Last week I had a singing lesson and since then have become much more focused on my breath and have been practising trying to breathe better. It reminded me of something I read on one of my train journeys:
Living in the Spirit is like breathing. Spiritual practice is the in-breath while our loving action in the world is our out-breath. One flows from the other.
So what happens when we do not attend to the in-breath? We begin to become short of breath, ill even.
We may not notice that we are less than fully alive but we have no puff left for the out-breath of our witness in the world.
I like the simplicity of this metaphor, it reminds me yet again of getting the right balance in my life – as a new academic year starts, that’s important!
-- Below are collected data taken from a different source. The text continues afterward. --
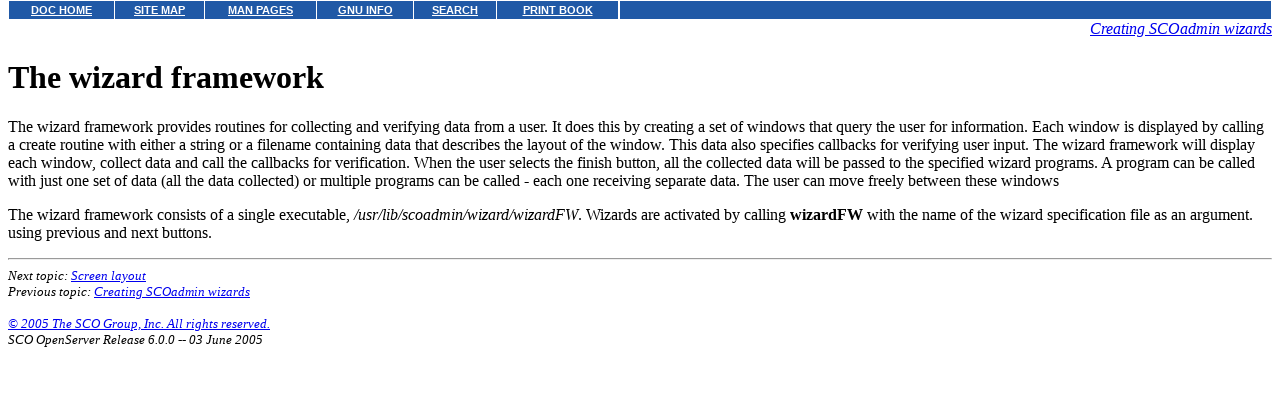

--- FILE ---
content_type: text/html
request_url: http://osr600doc.xinuos.com/en/SDK_scoadmin/sdgC.wiz_frame.html
body_size: 3996
content:
<HTML>
<HEAD>
<META HTTP-EQUIV="Content-Type" CONTENT="text/html;charset=ISO-8859-1">
<TITLE>The wizard framework</TITLE>
</HEAD>
<BODY topmargin=0 marginheight=0 style="margin-top: 0;" ><!-- Begin DocView navigation toolbar -->
<!--htdig_noindex-->
<table
class=dvtb
width="100%"
cellpadding=0
cellspacing=0
border=0
style="padding: 0;"
>
<tr valign=top class=dvtb>
<td class=dvdb>
<table 
class=dvtb
cellpadding=3
cellspacing=1
border=0
bgcolor=#FFFFFF
width=611
>
<tr class=dvtb>
<td class=dvtb align=center  style="background: #2059A6;">
<a href="/en/index.html" class=dvtb style="font-size: 70%; font-family: verdana,helvetica,arial; font-weight: bold; color: #FFFFFF; background: #2059A6;">
DOC HOME
</a></td>
<td class=dvtb align=center  style="background: #2059A6;">
<a href="/en/Navpages/sitemap.html" class=dvtb style="font-size: 70%; font-family: verdana,helvetica,arial; font-weight: bold; color: #FFFFFF; background: #2059A6;">
SITE MAP
</a></td>
<td class=dvtb align=center  style="background: #2059A6;">
<a href="/cgi-bin/manform?lang=en" class=dvtb style="font-size: 70%; font-family: verdana,helvetica,arial; font-weight: bold; color: #FFFFFF; background: #2059A6;">
MAN PAGES
</a></td>
<td class=dvtb align=center  style="background: #2059A6;">
<a href="/cgi-bin/infocat?lang=en" class=dvtb style="font-size: 70%; font-family: verdana,helvetica,arial; font-weight: bold; color: #FFFFFF; background: #2059A6;">
GNU INFO
</a></td>
<td class=dvtb align=center  style="background: #2059A6;">
<a href="/cgi-bin/search?lang=en" class=dvtb style="font-size: 70%; font-family: verdana,helvetica,arial; font-weight: bold; color: #FFFFFF; background: #2059A6;">
SEARCH
</a></td>
<td class=dvtb align=center  style="background: #2059A6;">
<a href="/en/Navpages/printmap.html" class=dvtb style="font-size: 70%; font-family: verdana,helvetica,arial; font-weight: bold; color: #FFFFFF; background: #2059A6;">
PRINT BOOK
</a></td>
</tr>
</table>
</td>
<td class=dvtb align="left" width=100%>
<table
class=dvtb
cellpadding="3"
cellspacing="1"
border="0"
width="100%"
bgcolor="#FFFFFF"
>
<tr class=dvtb valign="top">
<td class=dvtb  style="background: #2059A6;" align=center width=100%>
<a name=null class=dvtb style="font-size: 70%; font-family: verdana,helvetica,arial; font-weight: bold; color: #FFFFFF; background: #2059A6;" >
&nbsp;
</a>
</td>
</tr>
</table>
</td>
</tr>
</table>
<!--/htdig_noindex-->
<!-- End DocView navigation toolbar -->

<DIV ALIGN="RIGHT"><I><A HREF="CONTENTS.html"  onClick="">Creating SCOadmin wizards</A></I></DIV>
<H1>The wizard framework</H1><P>
The wizard framework provides routines for collecting and
verifying data from a user.  It does this by creating a set
of windows that query the user for information.
Each window is displayed by calling a create routine
with either a string or a filename
containing data that describes the layout of the window.
This data also specifies callbacks for verifying user input.
The wizard framework will display each window, collect data
and call the callbacks for verification.  When the user selects
the finish button, all the collected data will be passed to
the specified wizard programs.  A program can be called with
just one set of data (all the data collected) or multiple
programs can be called - each one receiving separate data.
The user can move freely between these windows
<P>
The wizard framework consists of a single executable,
<I>/usr/lib/scoadmin/wizard/wizardFW</I>.  Wizards are
activated by calling <B>wizardFW</B> with the name of the
wizard specification file as an argument.
using previous and next buttons.
<!-- NAVBEGIN -->
<HR>
<I>
<SMALL>
Next topic: 
<A HREF="sdgC.wiz_layout.html">Screen layout</A>
<BR>
Previous topic: 
<A HREF="sdgN.wizards.html">Creating SCOadmin wizards</A>
<BR>
<BR>
<A HREF="COPYRIGHT.html">&#169; 2005 The SCO Group, Inc.  All rights reserved.</A>
<BR>
SCO OpenServer Release 6.0.0 -- 03 June 2005
<BR>
</SMALL>
</I>
<!-- NAVEND -->
</BODY></HTML>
Ginny Wall Deepening the life of the Spirit London Quaker Books 2012 p1
Monday evening we heard the song “what the world needs now is love” with the line in it “it’s the only thing that there’s just too little of”. I realized I had not been praying for love when I have been struggling to find the words to pray for the many conflict situations there are around the world. Sunday’s gospel reading was lots of Kingdom metaphors and I am very used to thinking about the Kingdom of God as now and not yet but am longing to see a little bit more of the not yet now! I find this quotation from Moltmann a good summary of what the Kingdom is like and what we hope for:
The promise of the kingdom of God in which all things attain to right, to life, to peace, to freedom, and to truth, is not exclusive but inclusive. And so, too, its love, its neighbourliness and its sympathy are inclusive, excluding nothing, but embracing hope in everything wherein God will be all in all. The prom-missio of the kingdom is the ground of the missio of love to the world (Moltmann 1967:224).
Moltmann, J. (1967). Theology of Hope. Trans. J. W. Leitch. London, SCM.